§ **GIVEN PROBLEM 1**
Repeat the records word for word, beginning at the line that has "Is the stone" and going through the end of the records, but leave the pictures out.
§ **GIVEN PROBLEM 2**
Continue the court decision on the charges against officers of IBT Locals 868 and 917 from where it stops.
>> start DOCUMENT EXTRACT
Application XCIX presents for this Court's review the decision of the
Independent Administrator finding that the Investigations Officer had proven
charges filed against John T. Burke, Jr., President of IBT Local 868 and
917; Harold Wolchok, Secretary-Treasurer of IBT Local 868 and 917; Mario
Abrego, Vice President of IBT Local 917 and Trustee of IBT Local 868; Robert
Ottman,
[*340] Trustee of IBT Local 917 and business agent
of IBT Local 868; Langston McKay, Recording Secretary of IBT Local 917 and
business agent for Local 868; Walter Cahill, Trustee of IBT Local 868 and
917; Saul Brechner, Vice President of IBT Local 868; and, Walter Simmons,
Trustee of Local 917 and business agent for Local 868. n1
- - - - - - - - - - - - - - Footnotes - - - - - - - - - - - - - - -
n1 John T. Burke, Jr., Harold Wolchok, Mario Abrego, Robert Ottman, Langston
McKay, Walter Cahill, Saul Brechner, and Walter Simmons are hereinafter
referred to collectively as "Respondents."
- - - - - - - - - - - - End Footnotes- - - - - - - - - - - - - -
BACKGROUND
Respondents
[**3] are members or former members of the Executive
Boards of IBT Locals 868 and 917. Local 917 is based in New York City and
represents gasoline station and parking garage attendants, automobile
mechanics, cleaning service personnel and staff employees of a charitable
organization, the United Jewish Appeal. Local 868 is headquartered in Local
917's New York offices, and was organized by Local 917 officers to represent
automobile dealership employees and liquor truck drivers.
The Investigations Officer alleged that Respondents breached their fiduciary
duties to the members of IBT Locals 868 and 917 in violation of Article II,
Section 2(a) and Article XIX, Section 6(b) of the IBT Constitution n2 by
executing a scheme, under the guise of an associate membership program, to
enrich themselves (the "Associate Membership Program Charge"). Article II,
Section 2(a) is the IBT membership oath, which provides in relevant part
that every IBT member shall "conduct himself or herself in a manner so as
not to bring reproach upon the Union." Article XIX, Section 6(b) is a
non-exhaustive list of disciplinary charges that may be filed against IBT
members. One such charge is violating the IBT membership
[**4] oath. See
Article XIX, § 6(b)(2).
- - - - - - - - - - - - - - Footnotes - - - - - - - - - - - - - - -
n2 All references herein are to the 1986 IBT Constitution under which
Respondents were charged.
>> end DOCUMENT EXTRACT
>> start INPUT MATERIAL
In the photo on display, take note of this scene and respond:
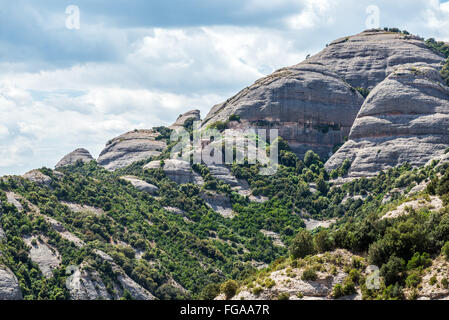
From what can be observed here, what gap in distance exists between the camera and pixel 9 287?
190ft

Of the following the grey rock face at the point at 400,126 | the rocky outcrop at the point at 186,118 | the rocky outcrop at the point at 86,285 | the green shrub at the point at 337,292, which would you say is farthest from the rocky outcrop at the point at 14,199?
the rocky outcrop at the point at 186,118

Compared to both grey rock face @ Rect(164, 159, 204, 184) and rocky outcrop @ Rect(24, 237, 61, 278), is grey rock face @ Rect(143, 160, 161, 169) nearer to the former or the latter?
grey rock face @ Rect(164, 159, 204, 184)

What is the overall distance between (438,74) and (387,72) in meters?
11.1

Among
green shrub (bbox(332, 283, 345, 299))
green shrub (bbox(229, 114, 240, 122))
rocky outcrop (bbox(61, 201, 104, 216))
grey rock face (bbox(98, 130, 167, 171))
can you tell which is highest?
green shrub (bbox(229, 114, 240, 122))

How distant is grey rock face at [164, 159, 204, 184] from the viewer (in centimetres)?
9844

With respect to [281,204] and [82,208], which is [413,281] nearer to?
[281,204]

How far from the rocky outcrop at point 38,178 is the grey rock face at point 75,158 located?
132ft

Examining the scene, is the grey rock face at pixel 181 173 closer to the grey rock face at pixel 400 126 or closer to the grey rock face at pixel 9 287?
the grey rock face at pixel 400 126

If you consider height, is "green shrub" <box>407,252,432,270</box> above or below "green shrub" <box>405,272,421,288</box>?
above

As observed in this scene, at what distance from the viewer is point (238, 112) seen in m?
111

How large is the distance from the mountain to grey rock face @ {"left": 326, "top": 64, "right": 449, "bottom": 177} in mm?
207

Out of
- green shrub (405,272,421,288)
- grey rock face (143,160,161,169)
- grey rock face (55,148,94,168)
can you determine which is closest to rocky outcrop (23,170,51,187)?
grey rock face (143,160,161,169)

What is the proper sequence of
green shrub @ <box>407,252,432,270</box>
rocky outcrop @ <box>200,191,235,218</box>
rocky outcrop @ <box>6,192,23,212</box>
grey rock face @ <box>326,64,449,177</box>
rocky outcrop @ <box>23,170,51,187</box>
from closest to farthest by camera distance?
green shrub @ <box>407,252,432,270</box>, rocky outcrop @ <box>6,192,23,212</box>, rocky outcrop @ <box>23,170,51,187</box>, grey rock face @ <box>326,64,449,177</box>, rocky outcrop @ <box>200,191,235,218</box>
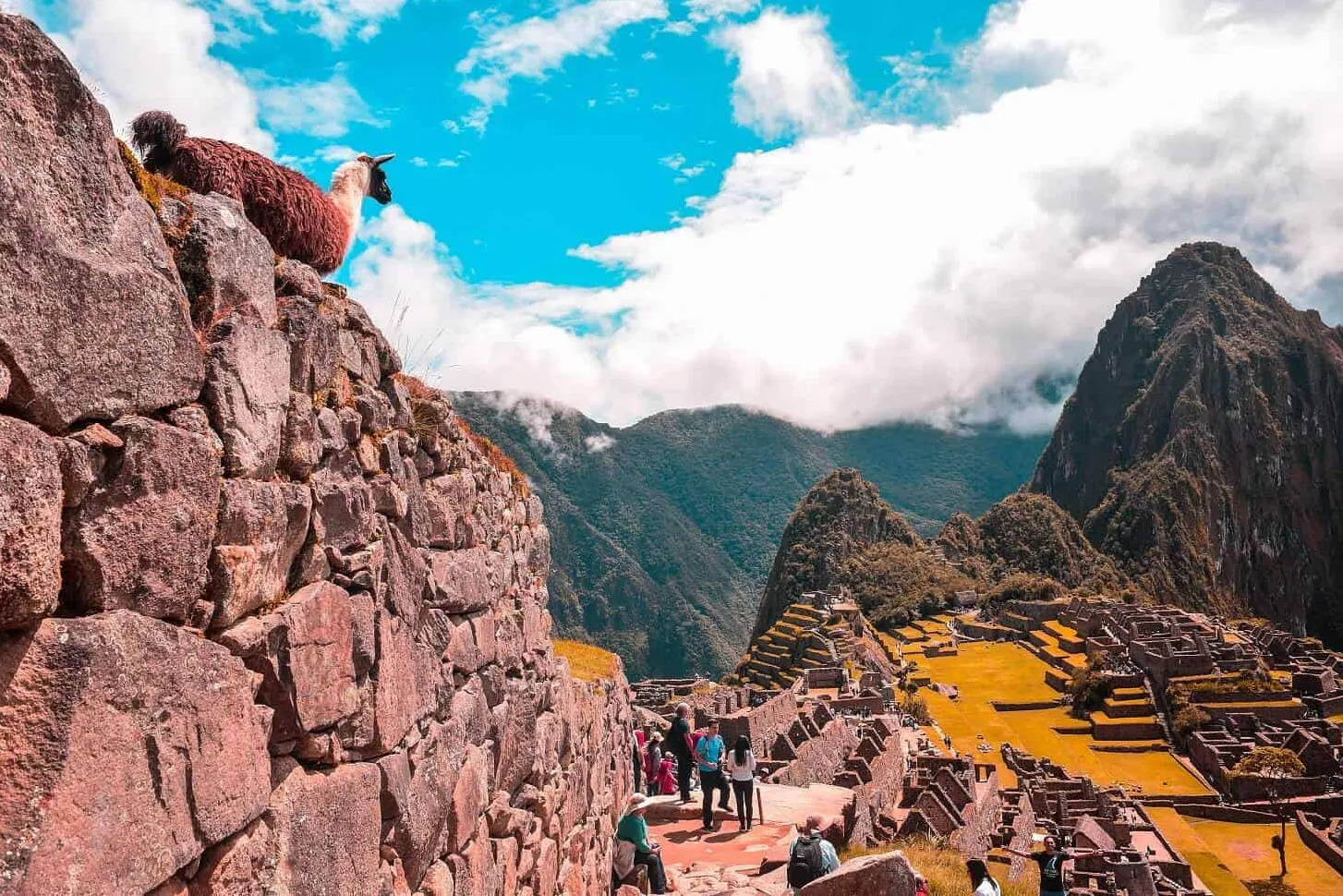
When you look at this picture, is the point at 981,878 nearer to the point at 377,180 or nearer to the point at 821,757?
the point at 377,180

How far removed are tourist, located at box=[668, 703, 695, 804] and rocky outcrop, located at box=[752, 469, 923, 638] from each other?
3417 inches

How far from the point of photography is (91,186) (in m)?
2.83

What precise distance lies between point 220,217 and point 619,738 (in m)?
10.9

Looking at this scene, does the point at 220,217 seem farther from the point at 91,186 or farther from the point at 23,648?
the point at 23,648

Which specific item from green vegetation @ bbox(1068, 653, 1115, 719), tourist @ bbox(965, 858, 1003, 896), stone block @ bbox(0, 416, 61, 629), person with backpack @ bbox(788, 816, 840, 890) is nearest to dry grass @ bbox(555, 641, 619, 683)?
person with backpack @ bbox(788, 816, 840, 890)

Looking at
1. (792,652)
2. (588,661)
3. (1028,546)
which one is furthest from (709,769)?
(1028,546)

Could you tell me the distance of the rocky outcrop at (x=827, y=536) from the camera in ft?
353

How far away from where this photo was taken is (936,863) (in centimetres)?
1402

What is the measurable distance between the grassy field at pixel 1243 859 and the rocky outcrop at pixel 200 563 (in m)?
28.1

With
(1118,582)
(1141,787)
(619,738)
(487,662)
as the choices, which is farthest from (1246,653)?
(1118,582)

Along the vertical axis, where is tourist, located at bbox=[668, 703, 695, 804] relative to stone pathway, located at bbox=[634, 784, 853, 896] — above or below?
above

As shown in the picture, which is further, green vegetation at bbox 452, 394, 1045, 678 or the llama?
green vegetation at bbox 452, 394, 1045, 678

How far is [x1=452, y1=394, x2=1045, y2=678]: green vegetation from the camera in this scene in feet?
320

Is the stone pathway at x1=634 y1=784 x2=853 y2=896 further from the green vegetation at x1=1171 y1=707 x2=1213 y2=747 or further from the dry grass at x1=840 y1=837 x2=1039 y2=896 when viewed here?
the green vegetation at x1=1171 y1=707 x2=1213 y2=747
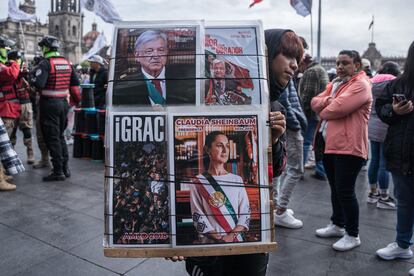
>> end INPUT MATERIAL
§ **EXPECTED OUTPUT 1**
Is the stone pathway at x1=634 y1=784 x2=853 y2=896 further from the green vegetation at x1=1171 y1=707 x2=1213 y2=747 or further from the dry grass at x1=840 y1=837 x2=1039 y2=896 when viewed here?
the green vegetation at x1=1171 y1=707 x2=1213 y2=747

§ **EXPECTED OUTPUT 2**
- - - - - - - - - - - - End Footnotes- - - - - - - - - - - - - -
In addition to these charges, the Investigations Officer filed two
additional charges against Messrs. Burke and Wolchok. First, Mr. Burke and
Mr. Wolchok were charged with breaching their fiduciary duties to the Union
and violating
29 U.S.C. § 503(a) n3 in connection with an illegal loan to Mr. Burke
from Local 917 (the "Loan Charge"). Second, Mr. Burke and Mr. Wolchok were
charged with breaching their fiduciary duties to the Union and violating
Article XIX, Section 6(b)(3) of the IBT Constitution, by embezzling more
than $ 6,000 of Local 917's funds via a retroactive increase of Mr. Burke's
salary (the "Embezzlement Charge"). Finally, Mr. Wolchok was charged with
bringing reproach upon the IBT in violation of Article II, Section 2(a) and
Article XIX, Section 6(b) n4 of the IBT Constitution by submitting false and
dishonest information in
[**5] connection with an IBT audit of Local 917's
books (the "Audit Charge").
- - - - - - - - - - - - - - Footnotes - - - - - - - - - - - - - - -
n3 Title
29, United States Code, Section 503(a) prohibits loans from labor
organizations to officers or employees of the organization that are in
excess of $ 2,000.
n4 Article X, Section 10, of the IBT Constitution authorizes the General
Secretary-Treasurer of the IBT to audit the books of Local Unions.
Interference with such an audit is a basis for discipline under Article XIX.
- - - - - - - - - - - - End Footnotes- - - - - - - - - - - - - -
Pursuant to paragraph F.12(C) of the Consent Decree, the Independent
Administrator must decide disciplinary hearings using a "just cause"
standard. The Investigations Officer has the burden of establishing just
cause by a preponderance of the evidence.
December 27, 1990 Opinion & Order, 754 F. Supp. 333, 337 (S.D.N.Y. 1990).
After conducting a hearing at which Respondents were represented by counsel,
and receiving pre- and post-hearing briefs, the Independent Administrator
issued a thirty-page decision.
[**6] The Independent Administrator found that the
Investigations Officer had sustained his burden of proving the charges filed
against Respondents.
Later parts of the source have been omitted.